Margot and Me
A lot of years ago now, I went to New York City to work for a season in NPR’s Manhattan bureau.
I partnered with some great journalists there–Jim Zarroli, Mike Pesca–but it was Margot Adler who welcomed me, propped me up, and made me feel at home.
She was a true New Yorker, deeply versed in her city, passionate about its tensions, its challenges, its beauty.
Margot, who passed away on Monday after a fight with cancer, also exemplified that weird truth about people in the city.
Despite their sometimes caustic reputation, residents of the five boroughs tend often to be warm, welcoming, curious, and weirdly excited by people (like myself) who share their love of that extraordinary community.
Honestly, that was a tough time for me. I was on deadline a lot, chasing unfamiliar stories, wrangling with technical problems and unfamiliar, sometimes thorny editors. I felt like my stories just weren’t connecting.
Through many of those muddled, hectic, stomach-clenching days, Margot was my human connection. It wasn’t a lot. After all, she was busy, too, on deadline chasing much bigger stories than mine.
But every day there was a word, a five minute conversation about nothing-much, some creative feedback, a bit of laughter.
In the years since, Margot and I talked and corresponded occasionally, usually when our paths crossed professionally.
Sometimes it was all business. When I covered political stories that touched on the city, she’d send me a note about some detail, like getting an interesting “robocall from Mayor Bloomberg” that she thought I should know about.
She’d give me the inside dope on people’s feelings about Rep.
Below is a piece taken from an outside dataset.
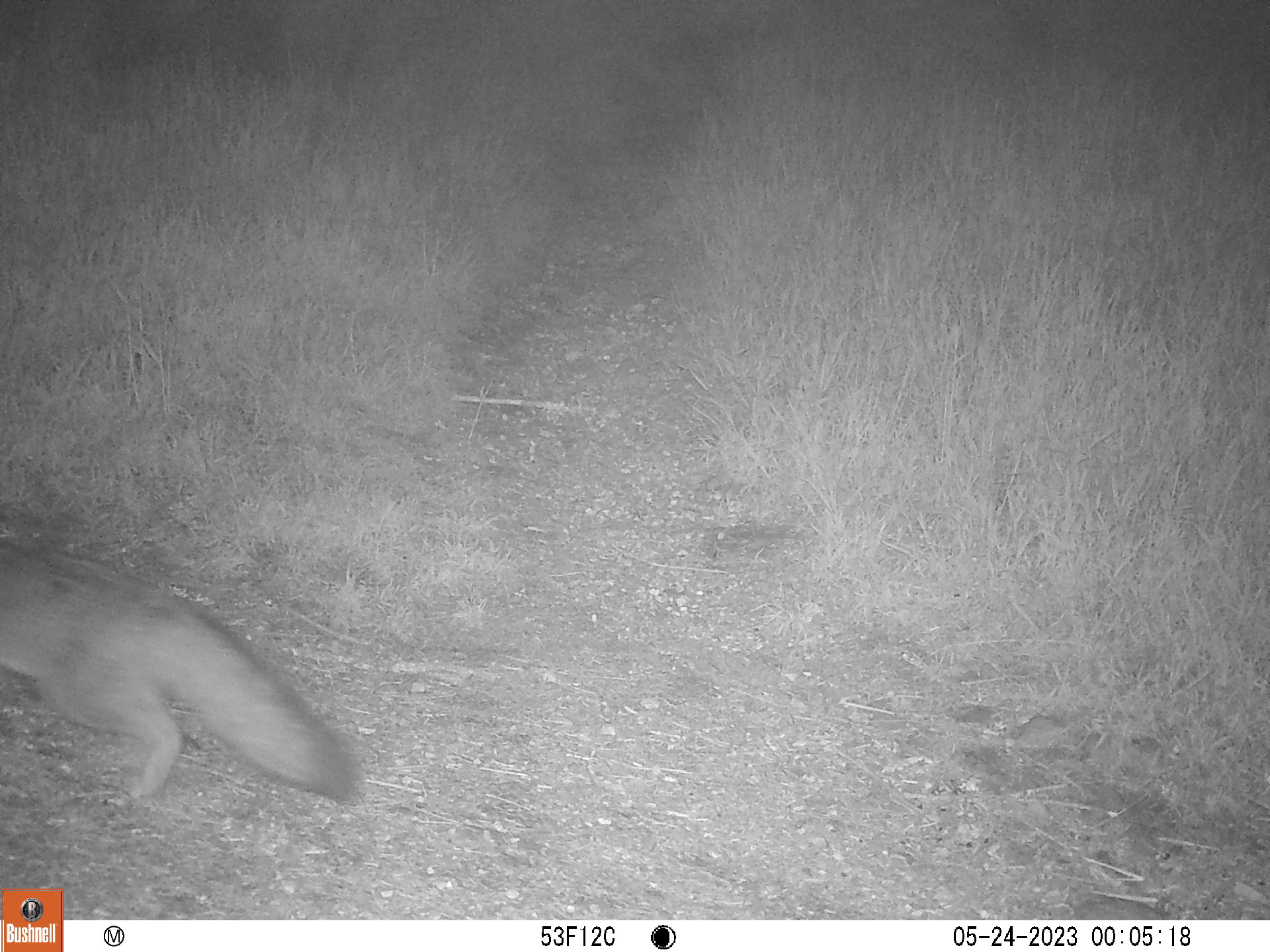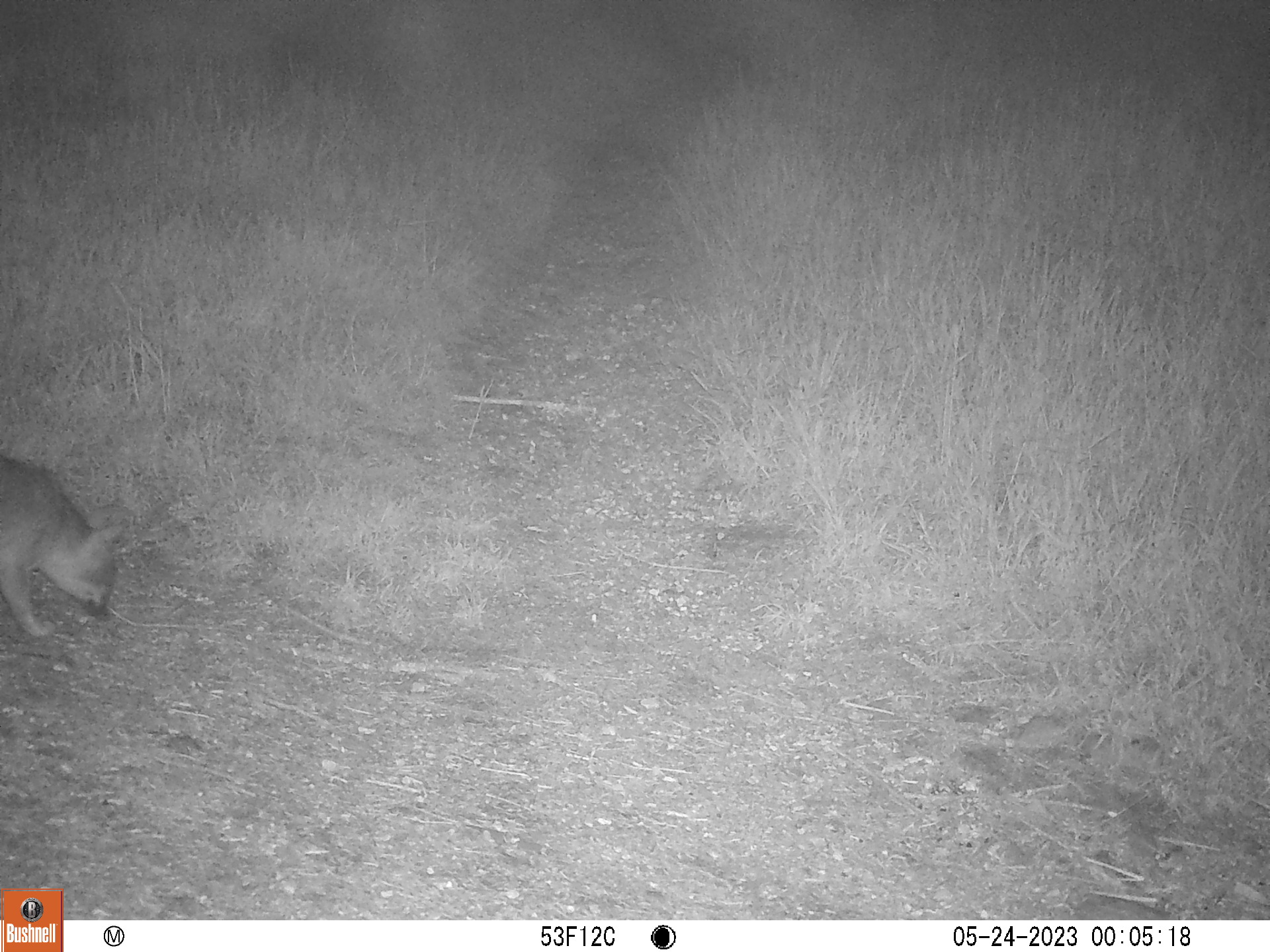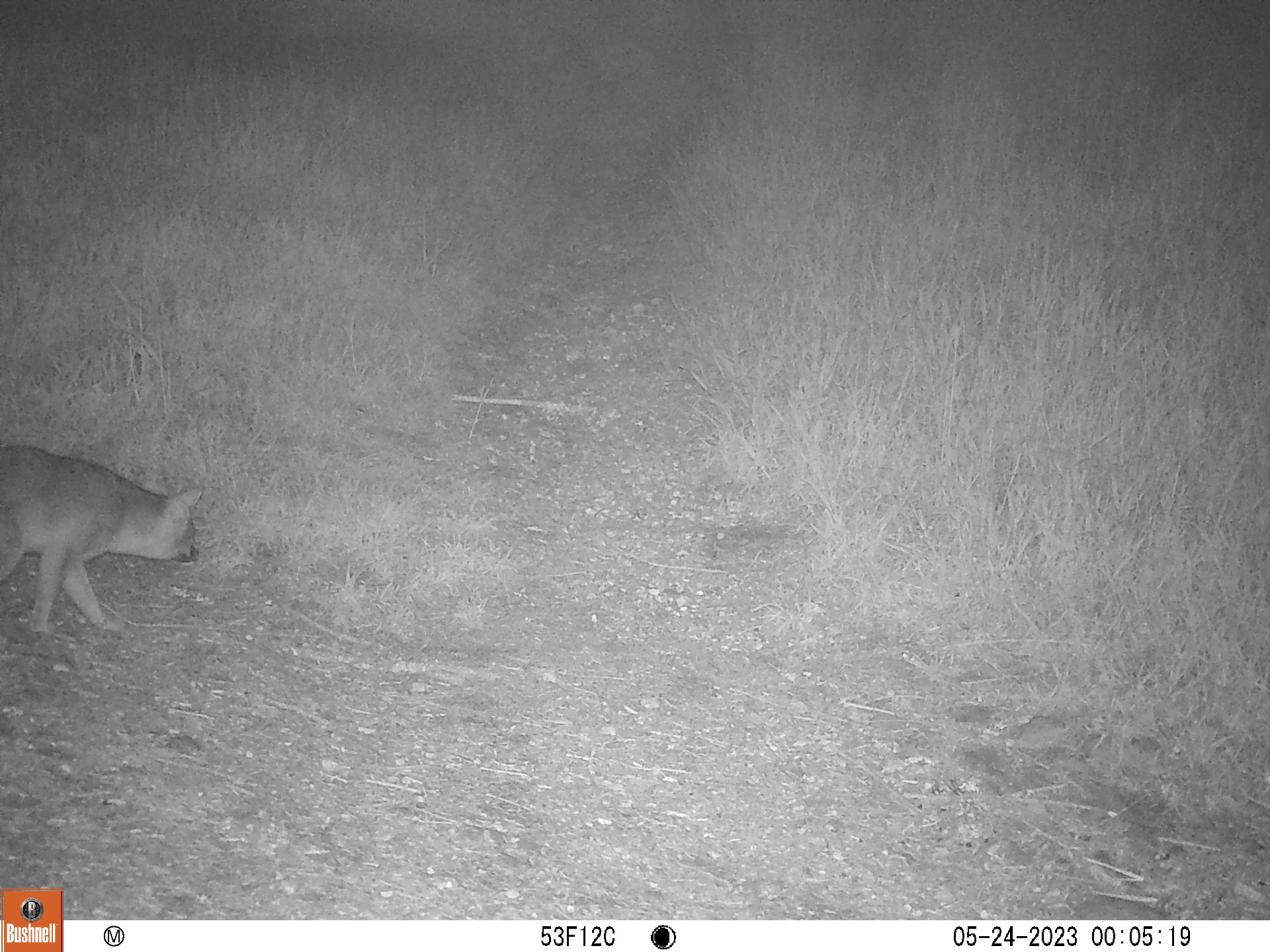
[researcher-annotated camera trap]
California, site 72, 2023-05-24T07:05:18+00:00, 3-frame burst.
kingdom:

Charlie Rangel, a politician I’ve covered from time to time. (Margot lived in his district.)
But then she’d pivot and chime in about her garden: “I have a community garden plot but I only grow cherries [as in cherry tomatoes] there, at least if I want a reasonable crop.”
And sometimes when I would do something she liked, Margot would send a note of support.
“What a wonderful reporter’s notebook,” she wrote, after I covered a particularly painful shooting in Binghamton.
“I loved the fact that you said you were not religious and that you believed in memory,” she added.
After a big election night back in 2006, we were both on assignment covering late returns (I was tracking Kirsten Gillibrand’s first big House victory in the North Country).
When the work was done and our stories filed, Margot thought out loud –in an email to me from New York City– about her own political awakening.
“When I was 18, I was in the free speech movement at Berkeley, and we won,” she wrote. “And it made me a totally glass half full person, forever, although I have been sorely tried in the last 25 years.”
That sensibility informed her reporting, I think, and her absolutely brilliant style of storytelling–optimistic, curious, but also skeptical.
I think maybe it was also what made her so compassionate and generous toward myself, a younger, much less confident and less skilled journalist.
Public radio listeners are the poorer for Margot’s passing. Those of us “inside” public radio also lost someone of grace, someone who had the capacity to inspire us and make us all a bit better.
Tags: media
Lovely tribute, Brian. It was great to learn about the woman behind that distinctive NPR voice.
Margot sounds like a nice woman.
And I totally agree there are a lot, a ton of nice people in the City.
Sit on the steps of some apartment and someone will stop by and talk to you.
How often today do we have the opportunity to speak of “someone of grace”? Nice job. We need more examples of “someone of grace” in the public forum. You were blessed to have her in your orbit, Brian, as were we vicariously via NCPR. Thankyou for you insight.
D
I met Margot once many years ago at a conference in Boston on spirituality. I imagine anyone who ever met her was touched by her toughness and gentleness.